Records from a data collection
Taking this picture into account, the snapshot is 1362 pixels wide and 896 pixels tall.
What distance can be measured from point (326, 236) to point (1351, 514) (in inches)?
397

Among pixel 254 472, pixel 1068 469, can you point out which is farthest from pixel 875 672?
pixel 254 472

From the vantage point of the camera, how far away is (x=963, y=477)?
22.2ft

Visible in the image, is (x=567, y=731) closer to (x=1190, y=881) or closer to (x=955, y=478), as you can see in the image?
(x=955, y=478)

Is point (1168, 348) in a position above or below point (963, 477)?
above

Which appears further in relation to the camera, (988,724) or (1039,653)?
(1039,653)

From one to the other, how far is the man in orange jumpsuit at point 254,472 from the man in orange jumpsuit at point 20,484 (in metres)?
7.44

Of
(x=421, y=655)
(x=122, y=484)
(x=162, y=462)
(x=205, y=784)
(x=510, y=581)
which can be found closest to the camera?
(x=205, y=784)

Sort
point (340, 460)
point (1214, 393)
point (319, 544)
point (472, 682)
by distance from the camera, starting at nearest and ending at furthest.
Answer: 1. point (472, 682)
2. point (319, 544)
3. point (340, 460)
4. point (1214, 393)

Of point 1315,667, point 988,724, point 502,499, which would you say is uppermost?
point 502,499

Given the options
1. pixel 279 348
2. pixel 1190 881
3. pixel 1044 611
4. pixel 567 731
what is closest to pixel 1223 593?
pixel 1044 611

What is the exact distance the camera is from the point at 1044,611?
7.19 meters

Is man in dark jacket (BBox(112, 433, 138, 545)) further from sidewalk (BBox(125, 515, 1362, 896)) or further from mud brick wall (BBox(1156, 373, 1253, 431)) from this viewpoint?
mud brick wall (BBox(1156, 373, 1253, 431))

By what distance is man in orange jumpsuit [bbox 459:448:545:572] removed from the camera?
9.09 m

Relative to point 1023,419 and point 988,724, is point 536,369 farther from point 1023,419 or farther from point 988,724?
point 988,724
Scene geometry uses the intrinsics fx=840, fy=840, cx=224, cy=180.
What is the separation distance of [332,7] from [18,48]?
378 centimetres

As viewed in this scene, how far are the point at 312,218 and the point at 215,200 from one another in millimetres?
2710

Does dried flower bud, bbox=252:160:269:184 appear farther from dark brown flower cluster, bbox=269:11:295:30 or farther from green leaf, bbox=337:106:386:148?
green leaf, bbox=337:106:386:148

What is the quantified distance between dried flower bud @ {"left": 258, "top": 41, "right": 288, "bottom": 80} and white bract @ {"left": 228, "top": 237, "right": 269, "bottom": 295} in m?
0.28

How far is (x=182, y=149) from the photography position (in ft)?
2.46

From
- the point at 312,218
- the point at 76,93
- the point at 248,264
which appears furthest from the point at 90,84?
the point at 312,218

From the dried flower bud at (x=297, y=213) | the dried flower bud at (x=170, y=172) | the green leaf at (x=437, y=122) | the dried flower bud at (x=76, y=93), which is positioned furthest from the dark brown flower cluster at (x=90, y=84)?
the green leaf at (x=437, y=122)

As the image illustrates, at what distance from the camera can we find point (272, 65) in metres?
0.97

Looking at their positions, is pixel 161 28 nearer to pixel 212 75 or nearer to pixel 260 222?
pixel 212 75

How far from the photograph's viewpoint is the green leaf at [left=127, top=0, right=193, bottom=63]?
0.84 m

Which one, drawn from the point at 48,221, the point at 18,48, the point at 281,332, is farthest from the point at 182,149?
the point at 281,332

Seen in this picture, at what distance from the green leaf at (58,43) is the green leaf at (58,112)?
==
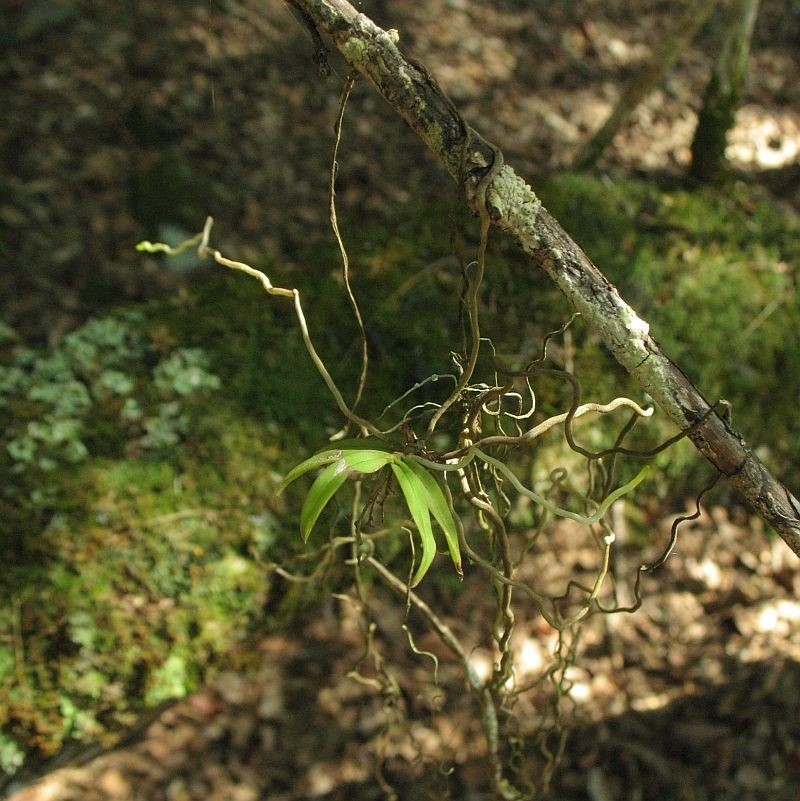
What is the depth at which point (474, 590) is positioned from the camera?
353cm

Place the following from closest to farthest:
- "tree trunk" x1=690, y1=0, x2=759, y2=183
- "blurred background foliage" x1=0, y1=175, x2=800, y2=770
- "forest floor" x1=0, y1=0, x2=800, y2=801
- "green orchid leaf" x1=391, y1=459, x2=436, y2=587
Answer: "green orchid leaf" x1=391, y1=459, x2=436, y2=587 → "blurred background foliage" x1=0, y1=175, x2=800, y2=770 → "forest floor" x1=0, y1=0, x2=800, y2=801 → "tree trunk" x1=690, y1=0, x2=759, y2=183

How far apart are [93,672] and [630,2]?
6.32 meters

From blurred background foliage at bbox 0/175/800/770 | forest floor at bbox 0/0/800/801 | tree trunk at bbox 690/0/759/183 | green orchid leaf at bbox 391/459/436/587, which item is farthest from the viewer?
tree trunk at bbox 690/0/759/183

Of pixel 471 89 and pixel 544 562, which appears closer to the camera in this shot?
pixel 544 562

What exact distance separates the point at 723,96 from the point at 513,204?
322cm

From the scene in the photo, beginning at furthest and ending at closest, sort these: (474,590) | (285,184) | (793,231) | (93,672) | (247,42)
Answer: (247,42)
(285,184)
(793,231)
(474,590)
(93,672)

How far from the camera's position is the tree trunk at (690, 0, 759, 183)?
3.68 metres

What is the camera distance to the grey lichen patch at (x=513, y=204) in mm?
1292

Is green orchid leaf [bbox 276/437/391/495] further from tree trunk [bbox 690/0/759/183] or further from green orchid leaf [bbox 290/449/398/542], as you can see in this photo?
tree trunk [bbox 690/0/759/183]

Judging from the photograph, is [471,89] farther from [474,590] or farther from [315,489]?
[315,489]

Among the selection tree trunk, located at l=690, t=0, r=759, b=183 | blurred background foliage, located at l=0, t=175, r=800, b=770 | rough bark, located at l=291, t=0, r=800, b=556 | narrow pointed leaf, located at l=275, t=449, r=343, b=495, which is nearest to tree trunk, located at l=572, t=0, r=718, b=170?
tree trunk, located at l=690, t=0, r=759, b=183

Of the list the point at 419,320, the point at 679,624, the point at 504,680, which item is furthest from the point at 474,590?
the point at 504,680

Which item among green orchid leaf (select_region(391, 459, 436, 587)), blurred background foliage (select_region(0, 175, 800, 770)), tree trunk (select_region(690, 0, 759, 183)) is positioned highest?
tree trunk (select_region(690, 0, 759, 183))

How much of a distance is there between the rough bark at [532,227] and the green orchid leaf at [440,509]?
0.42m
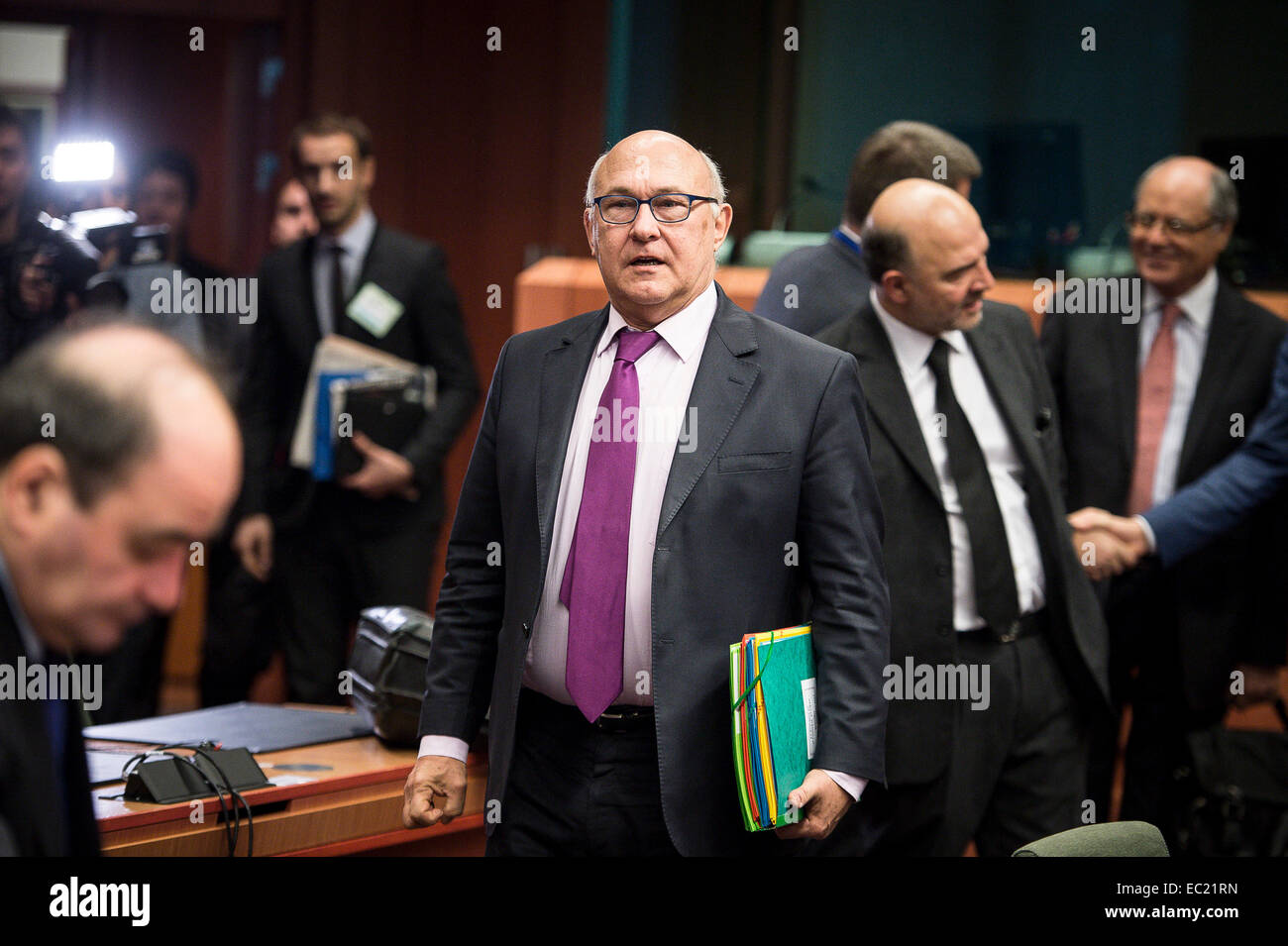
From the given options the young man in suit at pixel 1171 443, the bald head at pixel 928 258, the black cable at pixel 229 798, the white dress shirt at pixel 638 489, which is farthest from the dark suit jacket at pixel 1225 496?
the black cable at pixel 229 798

AIM
Rewrite the data from the line with "Place the following" up to and including the line with "6.32 meters", replacing "How far apart are" with "What is the distance between". Change nothing else, and give only those lines.

TASK OUTPUT
Place the following from closest to farthest:
- "tree trunk" x1=690, y1=0, x2=759, y2=183
- "blurred background foliage" x1=0, y1=175, x2=800, y2=770
- "forest floor" x1=0, y1=0, x2=800, y2=801
- "green orchid leaf" x1=391, y1=459, x2=436, y2=587
Answer: "green orchid leaf" x1=391, y1=459, x2=436, y2=587 → "blurred background foliage" x1=0, y1=175, x2=800, y2=770 → "forest floor" x1=0, y1=0, x2=800, y2=801 → "tree trunk" x1=690, y1=0, x2=759, y2=183

What is the distance between [93,672] and [630,2]?
6.32 meters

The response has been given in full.